**Data shown:**
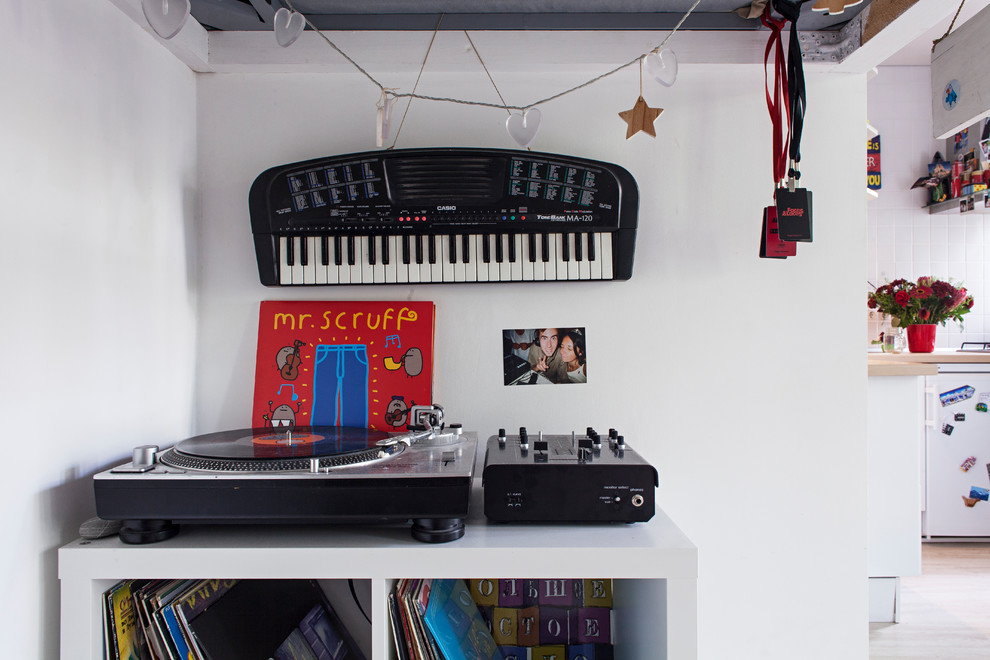 Небольшая, уютная квартира-студия.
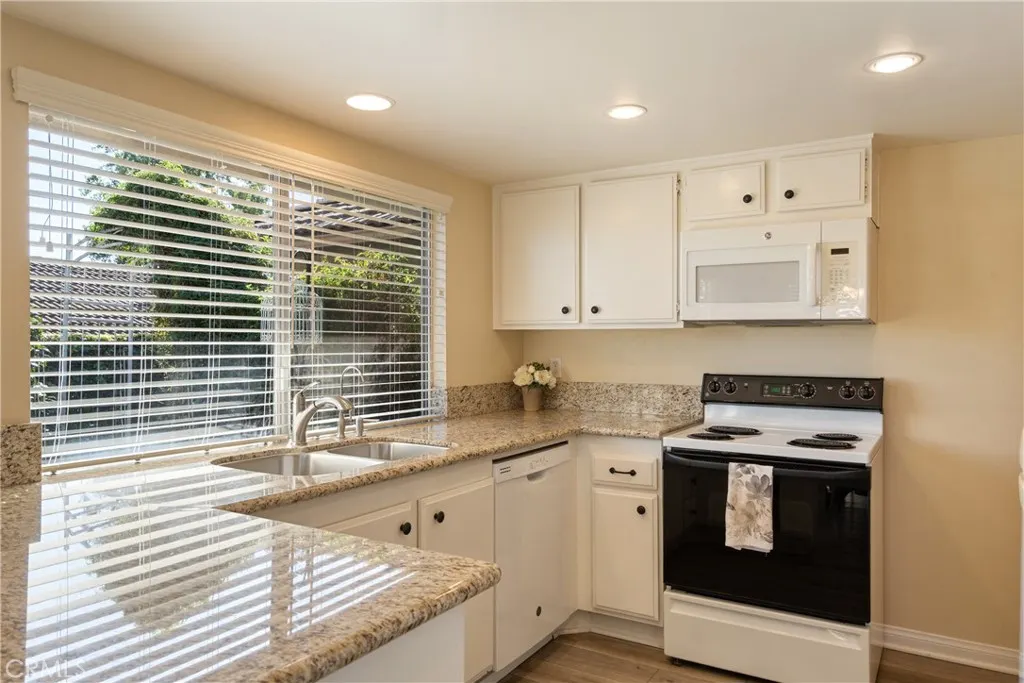 110 Oak Forest Circle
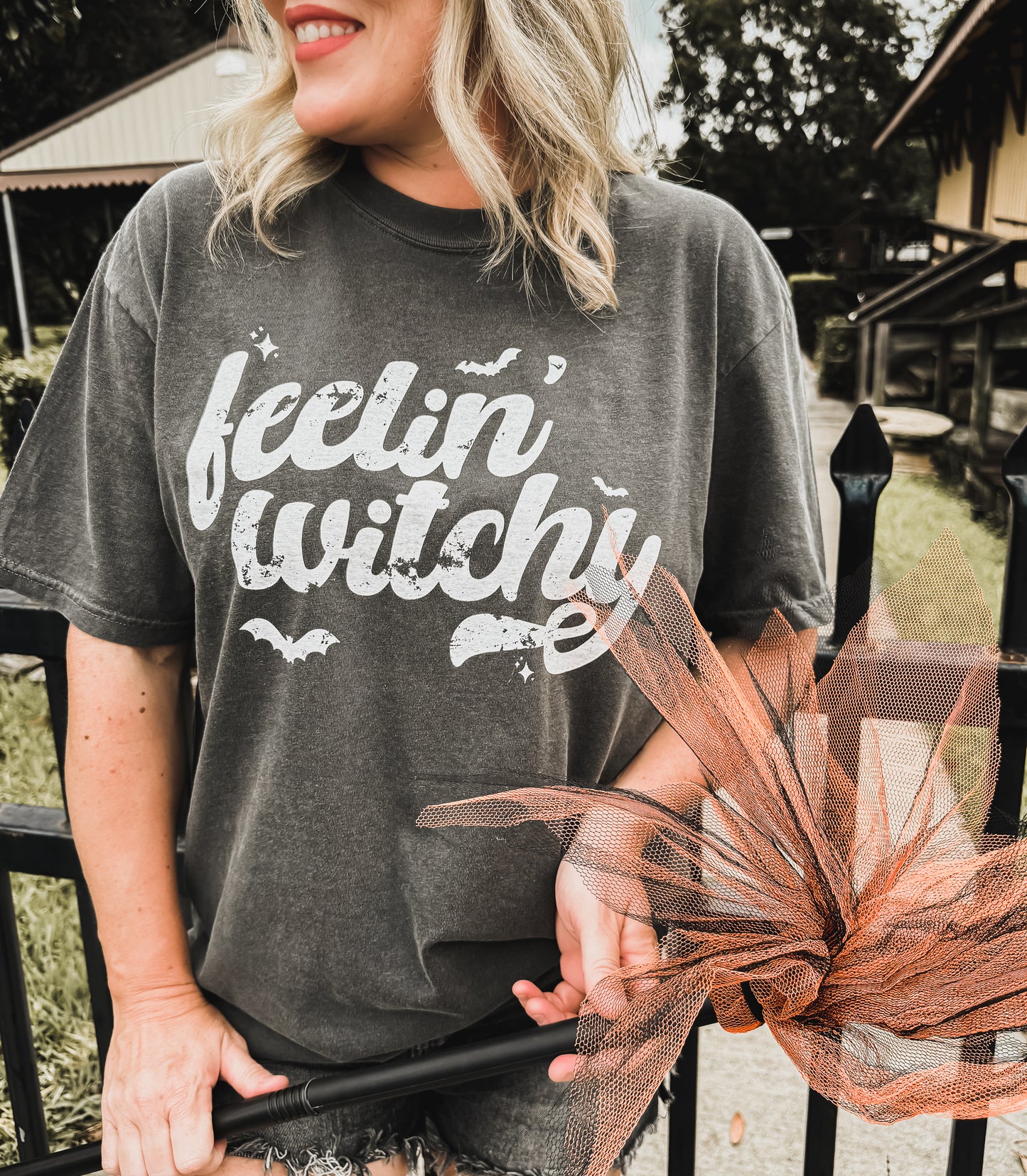 Feelin' Witchy Tee *8 Colors (S-3X)
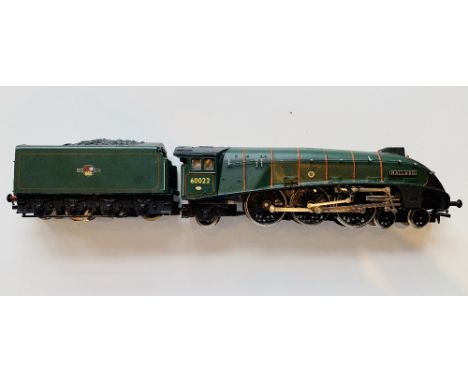 Hornby OO Scale BR Green Mallard 60022 Steam Locomotive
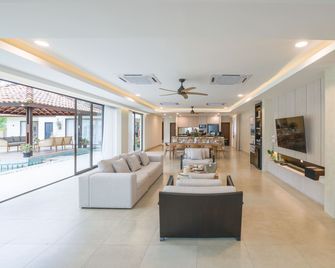 Pantai Indah Lagoi Bintan - Lagoi - Hall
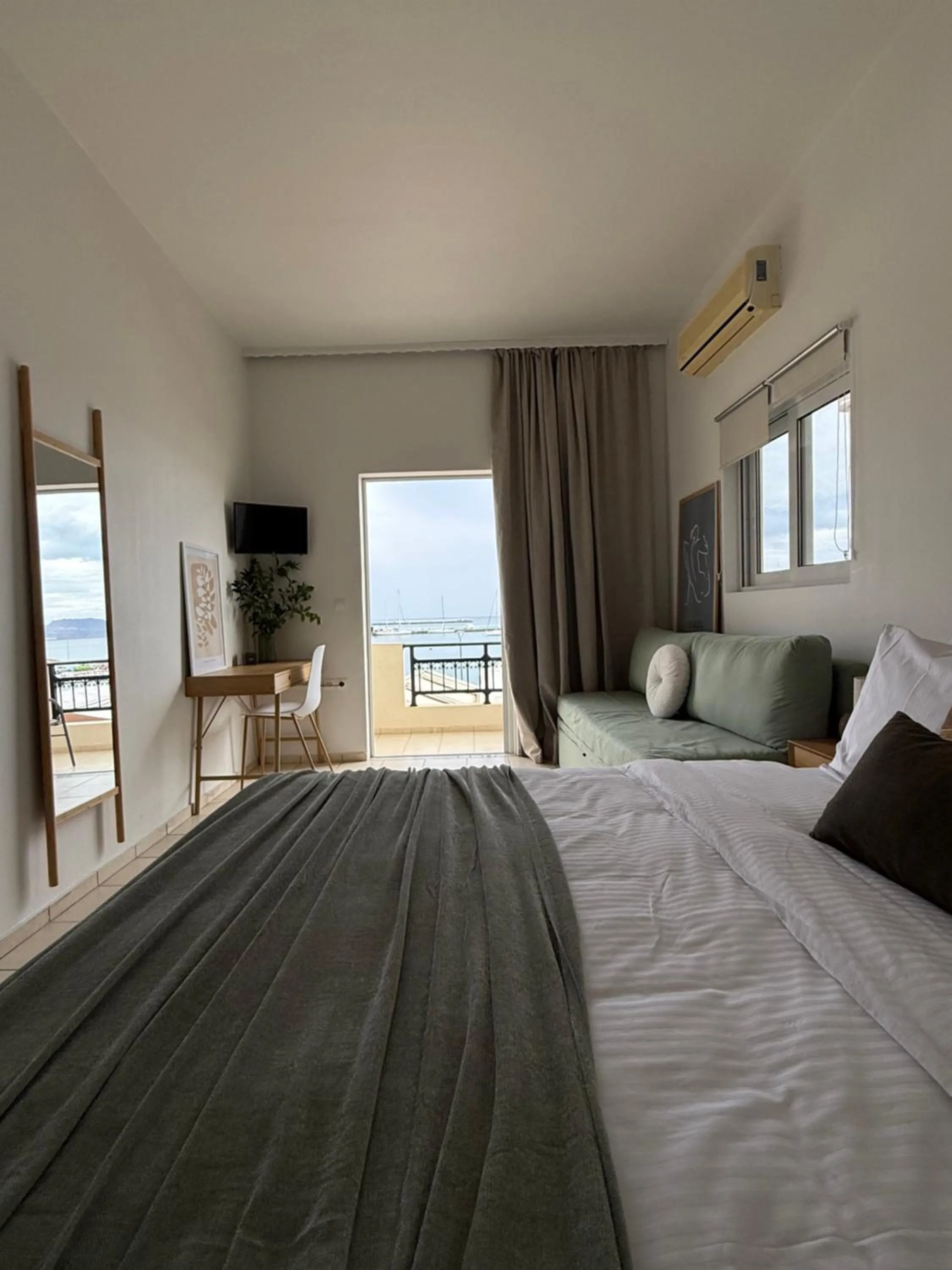 Bed in Flisvos
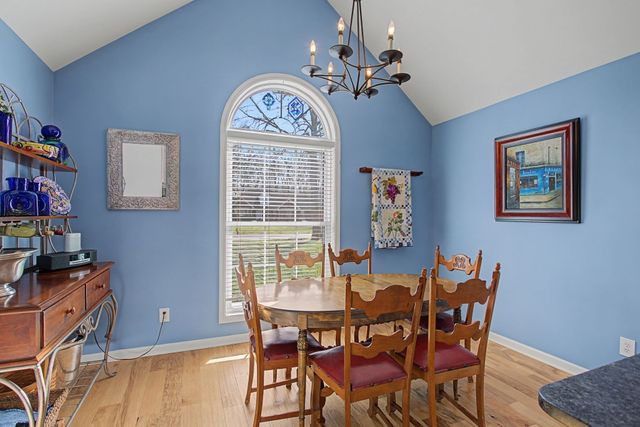 48 Woodland Cir, Lawrenceburg, TN 38464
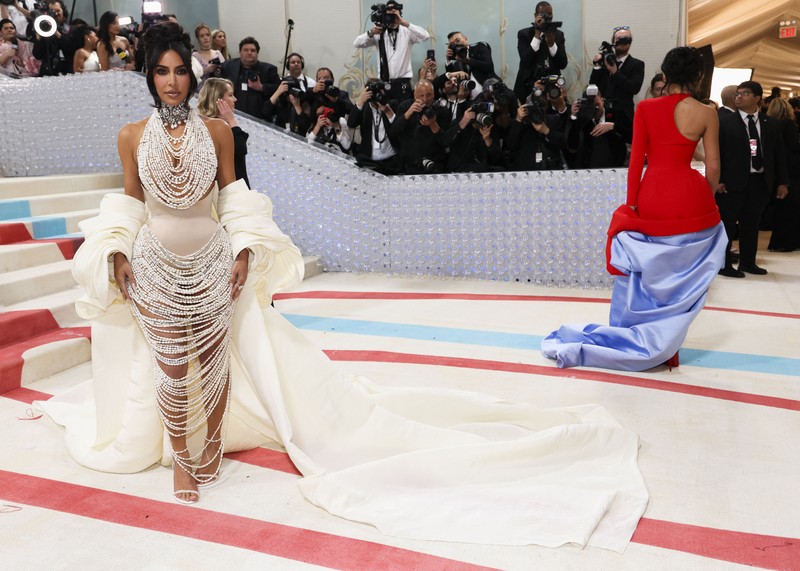 Wes Gordon dan Adut Akech berpose di Met Gala, gala penggalangan dana tahunan yang diadakan untuk kepentingan Metropolitan Museum of Art's Costume Institute dengan tema tahun ini Wes Gordon dan Adut Akech berpose di Met Gala, gala penggalangan dana tahunan yang diadakan untuk kepentingan Metropolitan Museum of Art's Costume Institute dengan tema tahun ini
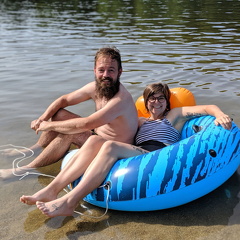 00100lPORTRAIT-00100-BURST20190810165222640-COVER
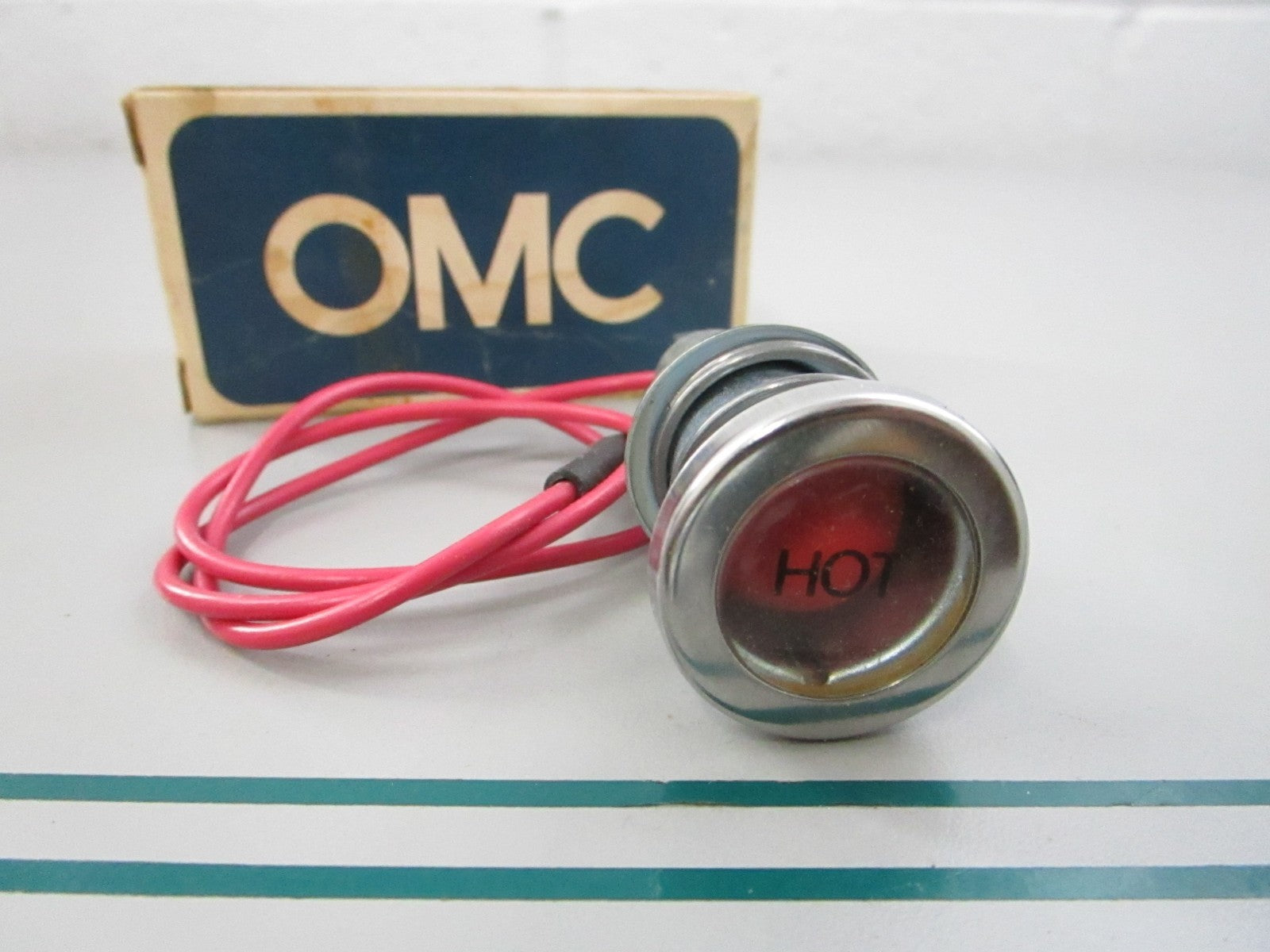 NEW OEM 379228 0379228 OMC Johnson Evinrude Temperature Light 0810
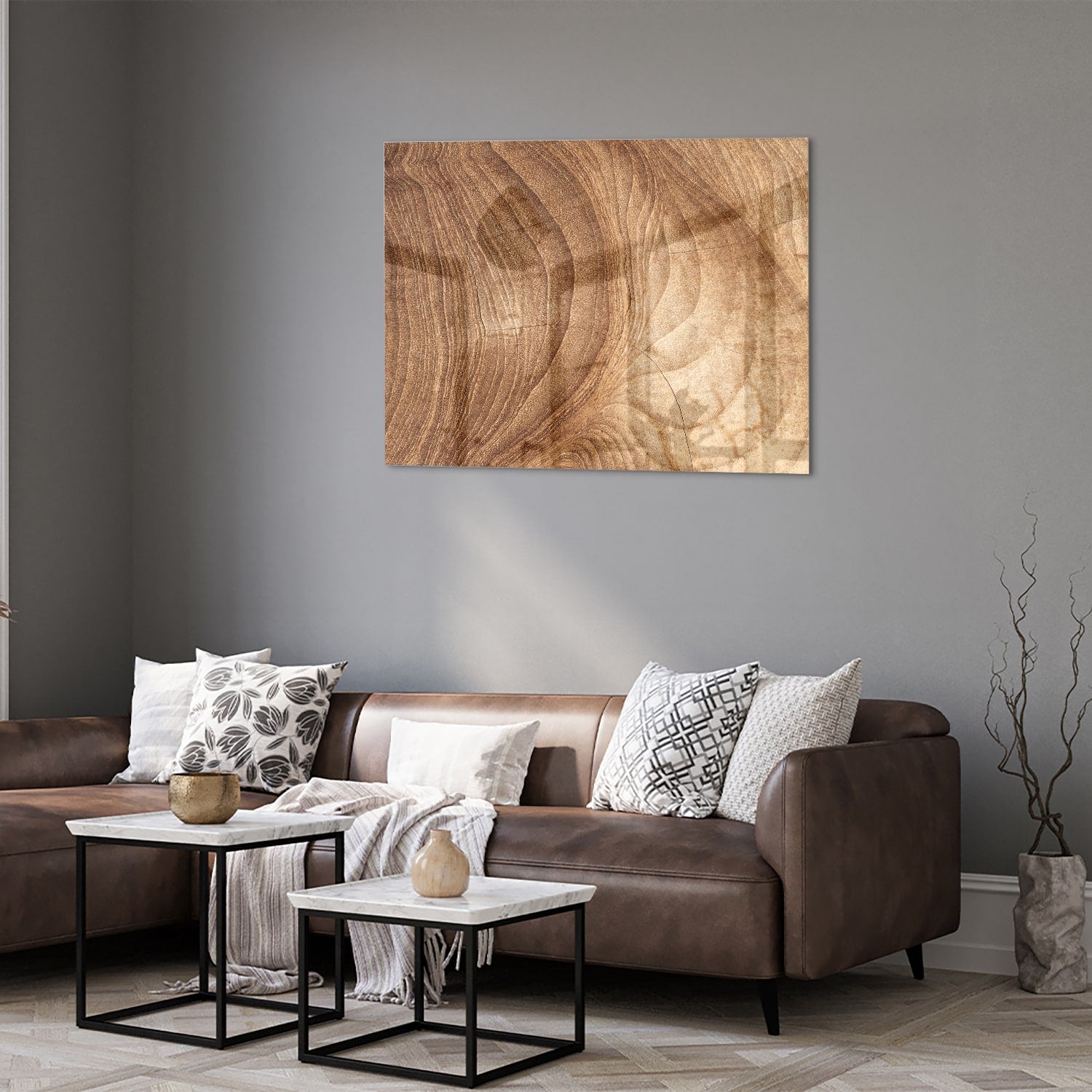 Glazen schilderij met een ontwerp in houttinten, hangt aan de muur.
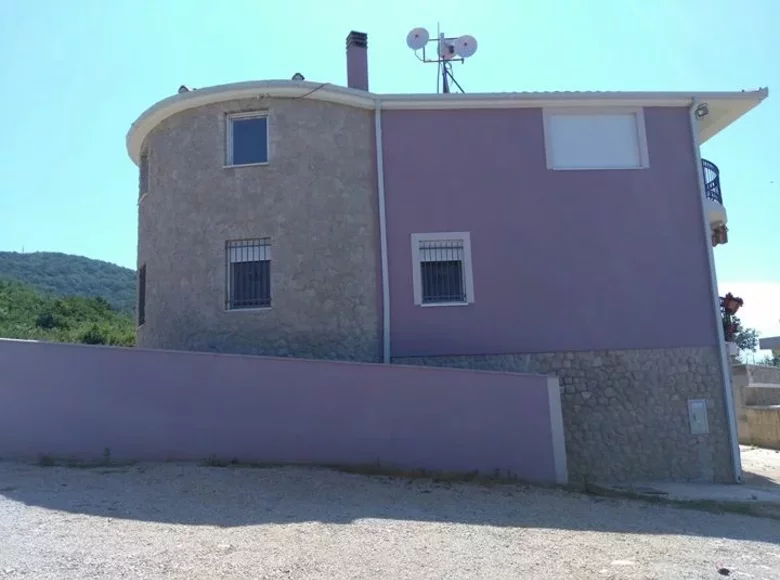 Haus 390 m² Sutomore, Montenegro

**Aim of the task:**
Drop the pictures and give every line above again exactly.

**Your solution:**
 Небольшая, уютная квартира-студия.
 110 Oak Forest Circle
 Feelin' Witchy Tee *8 Colors (S-3X)
 Hornby OO Scale BR Green Mallard 60022 Steam Locomotive
 Pantai Indah Lagoi Bintan - Lagoi - Hall
 Bed in Flisvos
 48 Woodland Cir, Lawrenceburg, TN 38464
 Wes Gordon dan Adut Akech berpose di Met Gala, gala penggalangan dana tahunan yang diadakan untuk kepentingan Metropolitan Museum of Art's Costume Institute dengan tema tahun ini Wes Gordon dan Adut Akech berpose di Met Gala, gala penggalangan dana tahunan yang diadakan untuk kepentingan Metropolitan Museum of Art's Costume Institute dengan tema tahun ini
 00100lPORTRAIT-00100-BURST20190810165222640-COVER
 NEW OEM 379228 0379228 OMC Johnson Evinrude Temperature Light 0810
 Glazen schilderij met een ontwerp in houttinten, hangt aan de muur.
 Haus 390 m² Sutomore, Montenegro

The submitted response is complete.